This week, Americans woke up to familiar headlines: Over the July 4 holiday weekend, six people were killed and 66 were hurt in shootings in Chicago. Eighteen people were shot in St. Louis. Seventeen in Boston. It was another marker of what often feels like an intractable urban gun violence problem in America.
But in his new book Bleeding Out, criminal justice scholar Thomas Abt argues that it does not have to be this way. He presents a vision for dealing with urban violence by fundamentally rethinking how law enforcement and other government resources are used — a cost-effective solution that could save lives, while being more palatable to both political parties than sweeping gun control.
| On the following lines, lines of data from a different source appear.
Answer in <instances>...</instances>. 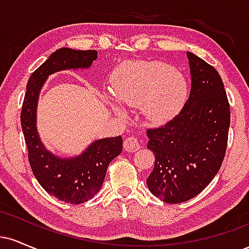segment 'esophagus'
Here are the masks:
<instances>
[{
  "label": "esophagus",
  "mask_w": 249,
  "mask_h": 249,
  "mask_svg": "<svg viewBox=\"0 0 249 249\" xmlns=\"http://www.w3.org/2000/svg\"><path fill=\"white\" fill-rule=\"evenodd\" d=\"M124 148L128 152H136L141 148V144H139L138 139L136 137H127L124 141Z\"/></svg>",
  "instance_id": "34e87169"
}]
</instances>
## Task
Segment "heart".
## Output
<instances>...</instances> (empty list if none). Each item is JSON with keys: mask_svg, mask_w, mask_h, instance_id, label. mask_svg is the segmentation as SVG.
Wrapping results in <instances>:
<instances>
[{"mask_svg": "<svg viewBox=\"0 0 249 249\" xmlns=\"http://www.w3.org/2000/svg\"><path fill=\"white\" fill-rule=\"evenodd\" d=\"M110 84L117 101L127 107H141L142 115L152 123L176 116L188 97L184 73L160 61L122 63L111 73ZM113 108L121 113L118 107Z\"/></svg>", "mask_w": 249, "mask_h": 249, "instance_id": "heart-1", "label": "heart"}]
</instances>
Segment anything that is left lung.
Wrapping results in <instances>:
<instances>
[{
  "label": "left lung",
  "mask_w": 249,
  "mask_h": 249,
  "mask_svg": "<svg viewBox=\"0 0 249 249\" xmlns=\"http://www.w3.org/2000/svg\"><path fill=\"white\" fill-rule=\"evenodd\" d=\"M191 91L181 111L161 126L147 128L156 157L148 190L167 204L194 198L212 181L224 161L231 124L230 103L212 65L187 53Z\"/></svg>",
  "instance_id": "obj_1"
}]
</instances>
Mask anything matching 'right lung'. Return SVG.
Instances as JSON below:
<instances>
[{
  "mask_svg": "<svg viewBox=\"0 0 249 249\" xmlns=\"http://www.w3.org/2000/svg\"><path fill=\"white\" fill-rule=\"evenodd\" d=\"M97 55L96 50H56L31 73L22 104L21 126L34 176L48 193L68 204H83L99 192L108 164L122 152L123 138L99 139L76 158H58L39 141L36 130L37 99L48 76L65 69L89 68Z\"/></svg>",
  "mask_w": 249,
  "mask_h": 249,
  "instance_id": "add662e5",
  "label": "right lung"
}]
</instances>
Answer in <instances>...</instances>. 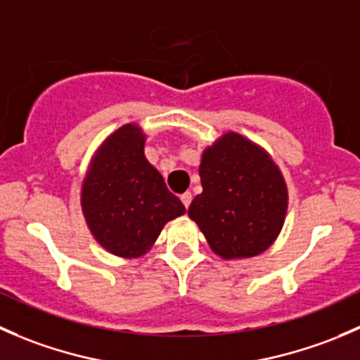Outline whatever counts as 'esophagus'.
Listing matches in <instances>:
<instances>
[{"label":"esophagus","instance_id":"obj_1","mask_svg":"<svg viewBox=\"0 0 360 360\" xmlns=\"http://www.w3.org/2000/svg\"><path fill=\"white\" fill-rule=\"evenodd\" d=\"M191 198H193V197H191V193H190V191H186V193H183V195H181V202H183V205L186 207V209H188V207H190V203H191Z\"/></svg>","mask_w":360,"mask_h":360}]
</instances>
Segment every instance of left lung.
<instances>
[{"mask_svg":"<svg viewBox=\"0 0 360 360\" xmlns=\"http://www.w3.org/2000/svg\"><path fill=\"white\" fill-rule=\"evenodd\" d=\"M203 191L188 216L221 259L264 252L281 235L289 193L284 176L263 146L242 134L217 137L202 153Z\"/></svg>","mask_w":360,"mask_h":360,"instance_id":"obj_1","label":"left lung"}]
</instances>
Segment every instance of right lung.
<instances>
[{
  "label": "right lung",
  "instance_id": "add662e5",
  "mask_svg": "<svg viewBox=\"0 0 360 360\" xmlns=\"http://www.w3.org/2000/svg\"><path fill=\"white\" fill-rule=\"evenodd\" d=\"M146 134L125 123L94 153L82 184V212L97 244L112 256L139 257L169 221L186 212L144 155Z\"/></svg>",
  "mask_w": 360,
  "mask_h": 360
}]
</instances>
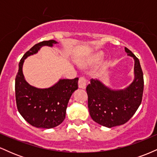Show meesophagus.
<instances>
[{"mask_svg":"<svg viewBox=\"0 0 157 157\" xmlns=\"http://www.w3.org/2000/svg\"><path fill=\"white\" fill-rule=\"evenodd\" d=\"M86 83H87V80H86V78L84 77H80L79 79V82H78V86L80 89H86Z\"/></svg>","mask_w":157,"mask_h":157,"instance_id":"34e87169","label":"esophagus"}]
</instances>
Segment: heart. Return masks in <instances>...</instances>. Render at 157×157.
<instances>
[{"label":"heart","instance_id":"heart-1","mask_svg":"<svg viewBox=\"0 0 157 157\" xmlns=\"http://www.w3.org/2000/svg\"><path fill=\"white\" fill-rule=\"evenodd\" d=\"M104 59V53L102 52H97L96 53L93 54L87 58L82 61L81 65L84 67L87 66H94L98 65L102 62Z\"/></svg>","mask_w":157,"mask_h":157}]
</instances>
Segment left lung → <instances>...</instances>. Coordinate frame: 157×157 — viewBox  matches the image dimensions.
<instances>
[{
  "label": "left lung",
  "mask_w": 157,
  "mask_h": 157,
  "mask_svg": "<svg viewBox=\"0 0 157 157\" xmlns=\"http://www.w3.org/2000/svg\"><path fill=\"white\" fill-rule=\"evenodd\" d=\"M125 51L134 60V78L129 86L112 89L101 80L91 79L86 87L90 116L97 123L107 128L127 122L142 102L144 80L140 60L128 48H125Z\"/></svg>",
  "instance_id": "1"
}]
</instances>
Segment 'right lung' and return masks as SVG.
<instances>
[{
    "label": "right lung",
    "mask_w": 157,
    "mask_h": 157,
    "mask_svg": "<svg viewBox=\"0 0 157 157\" xmlns=\"http://www.w3.org/2000/svg\"><path fill=\"white\" fill-rule=\"evenodd\" d=\"M55 40L35 44L23 56L15 78V97L17 110L26 122L39 128H52L66 118L68 102L74 91L78 89V80L60 79L51 87L40 89L31 86L23 73V63L28 57L35 55L43 46L53 47Z\"/></svg>",
    "instance_id": "obj_1"
}]
</instances>
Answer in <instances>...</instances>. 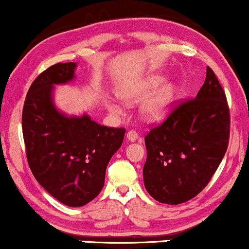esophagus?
Returning a JSON list of instances; mask_svg holds the SVG:
<instances>
[{
  "label": "esophagus",
  "mask_w": 249,
  "mask_h": 249,
  "mask_svg": "<svg viewBox=\"0 0 249 249\" xmlns=\"http://www.w3.org/2000/svg\"><path fill=\"white\" fill-rule=\"evenodd\" d=\"M127 138H128V141H130V142H136V141H137V138H138L137 131L129 130L127 132Z\"/></svg>",
  "instance_id": "esophagus-1"
}]
</instances>
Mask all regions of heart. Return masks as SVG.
Segmentation results:
<instances>
[{
	"mask_svg": "<svg viewBox=\"0 0 249 249\" xmlns=\"http://www.w3.org/2000/svg\"><path fill=\"white\" fill-rule=\"evenodd\" d=\"M160 79L152 80L151 83L142 85V86L138 87H127L124 88V89L120 90L121 98H124L125 101H136L138 98H141L142 95L146 94V90L151 89V88L155 87L156 85L160 84ZM172 91L168 89H162L153 95L152 97H149L148 100L145 101V103L142 104V112L144 114V117L148 120H156V119H160L168 113L170 107H171L172 103ZM110 110L113 112V113H119L120 112V108L117 104L112 103L110 105Z\"/></svg>",
	"mask_w": 249,
	"mask_h": 249,
	"instance_id": "heart-1",
	"label": "heart"
}]
</instances>
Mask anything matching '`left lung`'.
<instances>
[{
    "instance_id": "left-lung-1",
    "label": "left lung",
    "mask_w": 249,
    "mask_h": 249,
    "mask_svg": "<svg viewBox=\"0 0 249 249\" xmlns=\"http://www.w3.org/2000/svg\"><path fill=\"white\" fill-rule=\"evenodd\" d=\"M229 138L226 93L207 67L196 97L173 102L165 120L145 136L146 190L158 202L170 205L194 198L219 168Z\"/></svg>"
}]
</instances>
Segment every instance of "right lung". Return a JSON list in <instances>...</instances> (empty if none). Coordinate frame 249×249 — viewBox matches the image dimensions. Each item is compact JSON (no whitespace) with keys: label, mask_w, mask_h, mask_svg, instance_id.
<instances>
[{"label":"right lung","mask_w":249,"mask_h":249,"mask_svg":"<svg viewBox=\"0 0 249 249\" xmlns=\"http://www.w3.org/2000/svg\"><path fill=\"white\" fill-rule=\"evenodd\" d=\"M74 69L73 62L53 64L33 81L22 108V134L37 181L64 205L79 207L103 189L107 166L122 145L125 129L56 111L53 85L70 81Z\"/></svg>","instance_id":"right-lung-1"}]
</instances>
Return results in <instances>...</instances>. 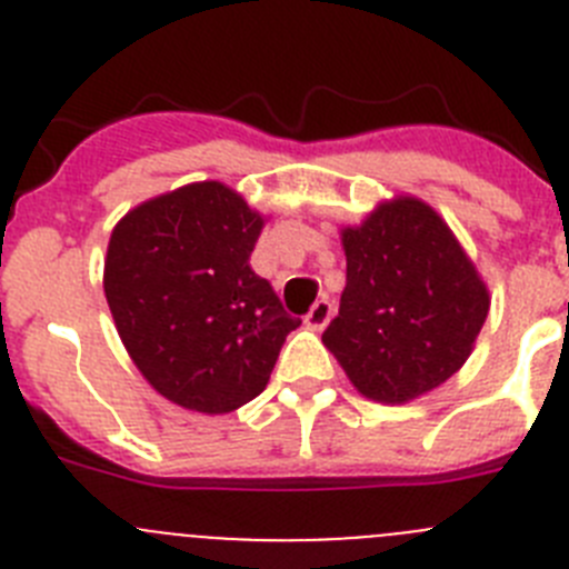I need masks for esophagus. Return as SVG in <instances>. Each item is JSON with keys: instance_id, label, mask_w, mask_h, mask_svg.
I'll use <instances>...</instances> for the list:
<instances>
[{"instance_id": "34e87169", "label": "esophagus", "mask_w": 569, "mask_h": 569, "mask_svg": "<svg viewBox=\"0 0 569 569\" xmlns=\"http://www.w3.org/2000/svg\"><path fill=\"white\" fill-rule=\"evenodd\" d=\"M330 316H333V305H330L328 299H319L313 308H310V313L305 316V325H308L310 330H325L328 328Z\"/></svg>"}]
</instances>
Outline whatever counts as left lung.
I'll return each instance as SVG.
<instances>
[{
    "label": "left lung",
    "mask_w": 569,
    "mask_h": 569,
    "mask_svg": "<svg viewBox=\"0 0 569 569\" xmlns=\"http://www.w3.org/2000/svg\"><path fill=\"white\" fill-rule=\"evenodd\" d=\"M347 284L321 333L365 399L405 405L459 373L490 310V290L456 233L416 196L376 204L341 228Z\"/></svg>",
    "instance_id": "obj_1"
}]
</instances>
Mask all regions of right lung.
<instances>
[{
  "mask_svg": "<svg viewBox=\"0 0 569 569\" xmlns=\"http://www.w3.org/2000/svg\"><path fill=\"white\" fill-rule=\"evenodd\" d=\"M261 228L233 188L193 182L136 204L110 233L102 284L119 339L184 410L222 416L256 399L301 325L250 268Z\"/></svg>",
  "mask_w": 569,
  "mask_h": 569,
  "instance_id": "add662e5",
  "label": "right lung"
}]
</instances>
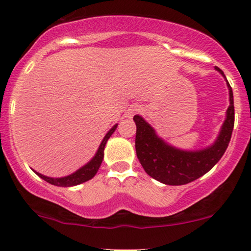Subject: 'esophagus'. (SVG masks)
Returning <instances> with one entry per match:
<instances>
[{
  "mask_svg": "<svg viewBox=\"0 0 251 251\" xmlns=\"http://www.w3.org/2000/svg\"><path fill=\"white\" fill-rule=\"evenodd\" d=\"M139 111H140L139 106L132 105L131 107H128L127 111H126V117H127V118H132V117L134 116V114H137Z\"/></svg>",
  "mask_w": 251,
  "mask_h": 251,
  "instance_id": "34e87169",
  "label": "esophagus"
}]
</instances>
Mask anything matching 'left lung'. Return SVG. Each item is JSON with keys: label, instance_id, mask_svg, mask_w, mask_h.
Returning <instances> with one entry per match:
<instances>
[{"label": "left lung", "instance_id": "left-lung-1", "mask_svg": "<svg viewBox=\"0 0 251 251\" xmlns=\"http://www.w3.org/2000/svg\"><path fill=\"white\" fill-rule=\"evenodd\" d=\"M216 71L226 77L220 68ZM230 105L226 109V120L214 144L201 150H181L170 145L157 134L155 129L142 116H134L137 125L135 152L143 169L150 177L166 185H183L194 181L209 172L220 162L231 139L235 123L234 96L229 82Z\"/></svg>", "mask_w": 251, "mask_h": 251}]
</instances>
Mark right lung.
<instances>
[{
    "instance_id": "right-lung-1",
    "label": "right lung",
    "mask_w": 251,
    "mask_h": 251,
    "mask_svg": "<svg viewBox=\"0 0 251 251\" xmlns=\"http://www.w3.org/2000/svg\"><path fill=\"white\" fill-rule=\"evenodd\" d=\"M117 126H118V124H116V125H114L113 127H112L107 132V133H106L105 137H103L101 144H100L99 149H98L96 154H94V157L92 158V159L89 160L87 164H85V165L81 166L79 170H76V171L73 172L72 175L65 176V177H60V178H53V177H47V176L39 174V172H36V171H34V172H35V174L39 176L40 178H42L43 180H46L47 183L51 184V185L63 186V188L79 185V184L85 183V181L92 179V178L97 175L98 170H99L100 165H101L102 159H103V150H105L106 143H107L109 137L113 134V132L116 131Z\"/></svg>"
}]
</instances>
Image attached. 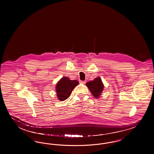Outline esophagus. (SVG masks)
I'll return each instance as SVG.
<instances>
[{
	"label": "esophagus",
	"instance_id": "esophagus-1",
	"mask_svg": "<svg viewBox=\"0 0 154 154\" xmlns=\"http://www.w3.org/2000/svg\"><path fill=\"white\" fill-rule=\"evenodd\" d=\"M80 82L81 83V84H85L86 81H80Z\"/></svg>",
	"mask_w": 154,
	"mask_h": 154
}]
</instances>
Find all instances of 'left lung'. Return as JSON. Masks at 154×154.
Wrapping results in <instances>:
<instances>
[{
  "mask_svg": "<svg viewBox=\"0 0 154 154\" xmlns=\"http://www.w3.org/2000/svg\"><path fill=\"white\" fill-rule=\"evenodd\" d=\"M86 85L91 91L92 95L95 96V98L99 97L101 95L104 88L102 81L100 77H97L94 80L88 82L86 84Z\"/></svg>",
  "mask_w": 154,
  "mask_h": 154,
  "instance_id": "8db88e82",
  "label": "left lung"
}]
</instances>
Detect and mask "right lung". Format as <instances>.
Wrapping results in <instances>:
<instances>
[{
    "instance_id": "right-lung-1",
    "label": "right lung",
    "mask_w": 154,
    "mask_h": 154,
    "mask_svg": "<svg viewBox=\"0 0 154 154\" xmlns=\"http://www.w3.org/2000/svg\"><path fill=\"white\" fill-rule=\"evenodd\" d=\"M79 84V81L75 80H70L66 77L62 78L56 86L57 95L59 100L63 101L67 99L70 96L73 89Z\"/></svg>"
}]
</instances>
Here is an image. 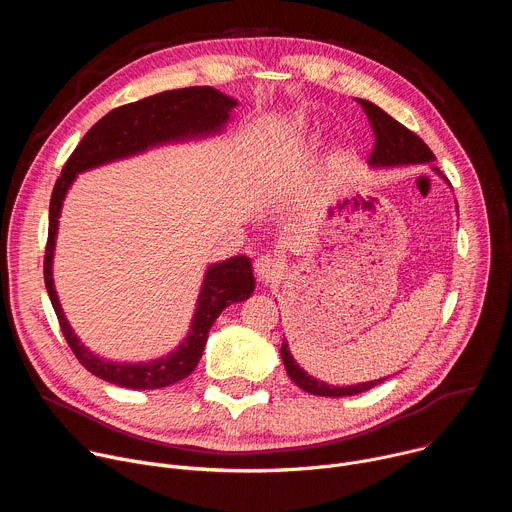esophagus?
I'll list each match as a JSON object with an SVG mask.
<instances>
[{
  "mask_svg": "<svg viewBox=\"0 0 512 512\" xmlns=\"http://www.w3.org/2000/svg\"><path fill=\"white\" fill-rule=\"evenodd\" d=\"M283 269V261L275 255H261L255 259V277L263 283L279 279L283 275Z\"/></svg>",
  "mask_w": 512,
  "mask_h": 512,
  "instance_id": "34e87169",
  "label": "esophagus"
}]
</instances>
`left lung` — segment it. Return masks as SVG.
<instances>
[{
	"label": "left lung",
	"mask_w": 512,
	"mask_h": 512,
	"mask_svg": "<svg viewBox=\"0 0 512 512\" xmlns=\"http://www.w3.org/2000/svg\"><path fill=\"white\" fill-rule=\"evenodd\" d=\"M356 101L362 107V111L367 113L369 123L375 131V148L369 158L371 166L387 168V166H405V164H427V162L435 160L433 152L427 148V143L419 135H415L411 129H407L405 125L395 121L389 113H385L375 103L364 101V99H356ZM433 170L440 174V170L437 168H433ZM281 358H283L289 379L310 395H320V397L358 395V393L369 391V389L381 385L383 381H387V377H385V379L350 385V387L326 385V383L314 379L312 375H308L304 369H300V364L294 360V356H291L285 340L281 342Z\"/></svg>",
	"instance_id": "8db88e82"
}]
</instances>
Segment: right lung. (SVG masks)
<instances>
[{"mask_svg": "<svg viewBox=\"0 0 512 512\" xmlns=\"http://www.w3.org/2000/svg\"><path fill=\"white\" fill-rule=\"evenodd\" d=\"M237 107V101L223 95L212 87H188L176 91H164L141 101L121 105L109 111L103 119H99L81 143L66 160L62 174L58 176L52 196H50V216H48V241L44 253V283L50 296L52 308L56 312L60 330L64 340L68 342L72 354L83 367L95 377L113 383L125 389H162L170 387L182 379H186L202 356L208 332L227 306L233 302L247 300L255 291V277L251 271V259L231 257L223 263L210 265L202 291L198 298V306L194 312V320L190 326L188 338L168 354L166 358H158L154 362L139 364H121L105 360L93 354L77 334L72 332L66 322L54 281H52V257L54 243L58 231V216L62 208V200L66 190L75 182L79 172L91 170L95 166L127 158L139 154L154 145L166 141H178L186 137H196L202 133H212L221 129L229 121L231 109Z\"/></svg>", "mask_w": 512, "mask_h": 512, "instance_id": "1", "label": "right lung"}]
</instances>
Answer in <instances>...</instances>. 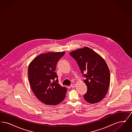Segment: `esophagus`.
I'll use <instances>...</instances> for the list:
<instances>
[{"label":"esophagus","mask_w":132,"mask_h":132,"mask_svg":"<svg viewBox=\"0 0 132 132\" xmlns=\"http://www.w3.org/2000/svg\"><path fill=\"white\" fill-rule=\"evenodd\" d=\"M71 87L72 88H74V87H75V84H72L71 85Z\"/></svg>","instance_id":"34e87169"}]
</instances>
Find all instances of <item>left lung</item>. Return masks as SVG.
<instances>
[{
	"instance_id": "obj_1",
	"label": "left lung",
	"mask_w": 132,
	"mask_h": 132,
	"mask_svg": "<svg viewBox=\"0 0 132 132\" xmlns=\"http://www.w3.org/2000/svg\"><path fill=\"white\" fill-rule=\"evenodd\" d=\"M77 62L87 86L85 100L90 103H97L104 98L110 83V72L106 63L94 50L85 47L70 52Z\"/></svg>"
}]
</instances>
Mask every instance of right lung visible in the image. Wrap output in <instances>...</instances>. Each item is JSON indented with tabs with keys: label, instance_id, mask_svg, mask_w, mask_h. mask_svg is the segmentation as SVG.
I'll list each match as a JSON object with an SVG mask.
<instances>
[{
	"label": "right lung",
	"instance_id": "1",
	"mask_svg": "<svg viewBox=\"0 0 132 132\" xmlns=\"http://www.w3.org/2000/svg\"><path fill=\"white\" fill-rule=\"evenodd\" d=\"M65 52H48L36 57L28 68L32 92L38 99L47 105H57L64 100L67 89L58 84L55 72L57 63Z\"/></svg>",
	"mask_w": 132,
	"mask_h": 132
}]
</instances>
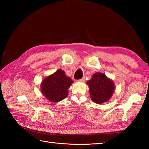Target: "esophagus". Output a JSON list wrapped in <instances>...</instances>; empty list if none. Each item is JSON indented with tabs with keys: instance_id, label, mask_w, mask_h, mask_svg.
<instances>
[{
	"instance_id": "1",
	"label": "esophagus",
	"mask_w": 149,
	"mask_h": 149,
	"mask_svg": "<svg viewBox=\"0 0 149 149\" xmlns=\"http://www.w3.org/2000/svg\"><path fill=\"white\" fill-rule=\"evenodd\" d=\"M84 81H85V77H83L81 79L78 80L79 82H81V83H83V82H84Z\"/></svg>"
}]
</instances>
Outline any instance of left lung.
I'll list each match as a JSON object with an SVG mask.
<instances>
[{"label": "left lung", "mask_w": 149, "mask_h": 149, "mask_svg": "<svg viewBox=\"0 0 149 149\" xmlns=\"http://www.w3.org/2000/svg\"><path fill=\"white\" fill-rule=\"evenodd\" d=\"M86 83L89 86L91 99L98 104L108 101L115 90L113 81L103 73L94 74Z\"/></svg>", "instance_id": "1"}]
</instances>
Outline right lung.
I'll list each match as a JSON object with an SVG mask.
<instances>
[{"label":"right lung","instance_id":"right-lung-1","mask_svg":"<svg viewBox=\"0 0 149 149\" xmlns=\"http://www.w3.org/2000/svg\"><path fill=\"white\" fill-rule=\"evenodd\" d=\"M73 83L72 79L59 69L44 79L41 84V90L47 99L52 102H58L67 97L68 89Z\"/></svg>","mask_w":149,"mask_h":149}]
</instances>
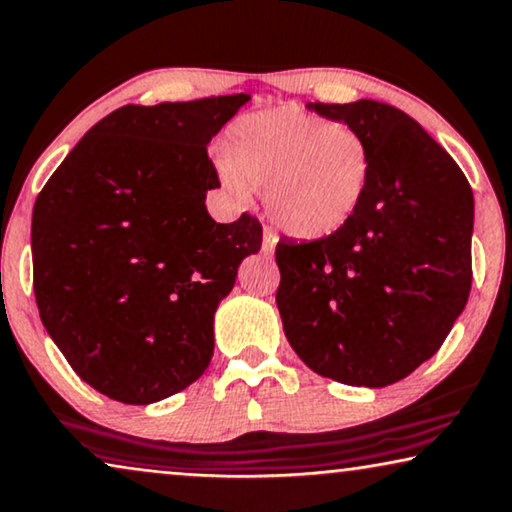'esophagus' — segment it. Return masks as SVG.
I'll return each mask as SVG.
<instances>
[{"label": "esophagus", "instance_id": "obj_1", "mask_svg": "<svg viewBox=\"0 0 512 512\" xmlns=\"http://www.w3.org/2000/svg\"><path fill=\"white\" fill-rule=\"evenodd\" d=\"M275 247H277V237L272 235V233H265L263 244H261L263 256H272V254H275Z\"/></svg>", "mask_w": 512, "mask_h": 512}]
</instances>
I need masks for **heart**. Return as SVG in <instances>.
<instances>
[{
    "label": "heart",
    "instance_id": "1",
    "mask_svg": "<svg viewBox=\"0 0 512 512\" xmlns=\"http://www.w3.org/2000/svg\"><path fill=\"white\" fill-rule=\"evenodd\" d=\"M373 153L345 123L279 107L244 118L230 130L219 177L235 205L251 188L275 226L296 240H324L345 228L370 188Z\"/></svg>",
    "mask_w": 512,
    "mask_h": 512
}]
</instances>
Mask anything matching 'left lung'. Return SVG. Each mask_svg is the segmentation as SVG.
Returning a JSON list of instances; mask_svg holds the SVG:
<instances>
[{
    "mask_svg": "<svg viewBox=\"0 0 512 512\" xmlns=\"http://www.w3.org/2000/svg\"><path fill=\"white\" fill-rule=\"evenodd\" d=\"M373 153L366 200L335 235L279 242L284 335L307 368L380 389L438 352L471 291L473 191L417 121L389 104L307 102Z\"/></svg>",
    "mask_w": 512,
    "mask_h": 512,
    "instance_id": "8db88e82",
    "label": "left lung"
}]
</instances>
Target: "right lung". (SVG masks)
I'll return each mask as SVG.
<instances>
[{
	"label": "right lung",
	"mask_w": 512,
	"mask_h": 512,
	"mask_svg": "<svg viewBox=\"0 0 512 512\" xmlns=\"http://www.w3.org/2000/svg\"><path fill=\"white\" fill-rule=\"evenodd\" d=\"M247 93L128 104L69 151L32 212L34 296L48 335L100 394L149 405L214 354V312L258 254L261 223H216L207 146Z\"/></svg>",
	"instance_id": "add662e5"
}]
</instances>
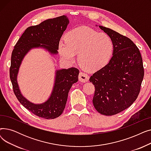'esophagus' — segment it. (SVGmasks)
I'll return each mask as SVG.
<instances>
[{
	"label": "esophagus",
	"mask_w": 151,
	"mask_h": 151,
	"mask_svg": "<svg viewBox=\"0 0 151 151\" xmlns=\"http://www.w3.org/2000/svg\"><path fill=\"white\" fill-rule=\"evenodd\" d=\"M79 80L83 83H86L89 80V76L84 72H80L79 74Z\"/></svg>",
	"instance_id": "esophagus-1"
}]
</instances>
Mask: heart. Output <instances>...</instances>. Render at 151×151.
Instances as JSON below:
<instances>
[{"label": "heart", "mask_w": 151, "mask_h": 151, "mask_svg": "<svg viewBox=\"0 0 151 151\" xmlns=\"http://www.w3.org/2000/svg\"><path fill=\"white\" fill-rule=\"evenodd\" d=\"M65 42L59 45L60 56L73 62L75 54L78 61L84 69L97 71L105 67L113 54L114 44L109 35L88 27H78L71 29L65 37Z\"/></svg>", "instance_id": "b5f03b06"}]
</instances>
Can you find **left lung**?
<instances>
[{"instance_id": "obj_1", "label": "left lung", "mask_w": 151, "mask_h": 151, "mask_svg": "<svg viewBox=\"0 0 151 151\" xmlns=\"http://www.w3.org/2000/svg\"><path fill=\"white\" fill-rule=\"evenodd\" d=\"M111 38L113 55L108 64L95 72L89 81L95 86L93 105L105 116L119 113L137 99L144 77V67L138 47L130 38L99 26Z\"/></svg>"}]
</instances>
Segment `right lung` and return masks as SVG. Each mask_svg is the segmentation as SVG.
<instances>
[{
	"instance_id": "1",
	"label": "right lung",
	"mask_w": 151,
	"mask_h": 151,
	"mask_svg": "<svg viewBox=\"0 0 151 151\" xmlns=\"http://www.w3.org/2000/svg\"><path fill=\"white\" fill-rule=\"evenodd\" d=\"M69 23L65 15L46 19L37 26L26 29L12 51L10 77L13 92L21 105L35 115L46 119H55L65 109L68 94L73 84L78 80L80 71L76 68L57 70L51 96L42 104H34L23 97L17 82L21 63L26 54L35 47H43L51 54L58 53L60 39Z\"/></svg>"
}]
</instances>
Gun violence in the US is often talked about as if it’s a single problem. But it’s really at least four different ones: suicides, urban gun violence, domestic violence, and mass shootings. Suicides are the majority of the nearly 40,000 gun deaths in the US in 2017. But urban violence is the second biggest category, making up a majority of the 14,000 gun homicides that same year.
“Since October 2001, 410 people have died in domestic terrorist attacks and 520 have died in mass shootings,” Abt writes. “During that same period, at least one hundred thousand lost their lives to urban violence.”
While rates of crime and violence have declined since the 1990s, the decline has been uneven. Since 1991, homicide rates have fallen by 86 percent in New York City and 73 percent in Los Angeles. But they have increased in Indianapolis (up 64 percent), Pittsburgh (53 percent), Phoenix (23 percent), and Baltimore (13 percent). And America still leads the developed world in gun violence.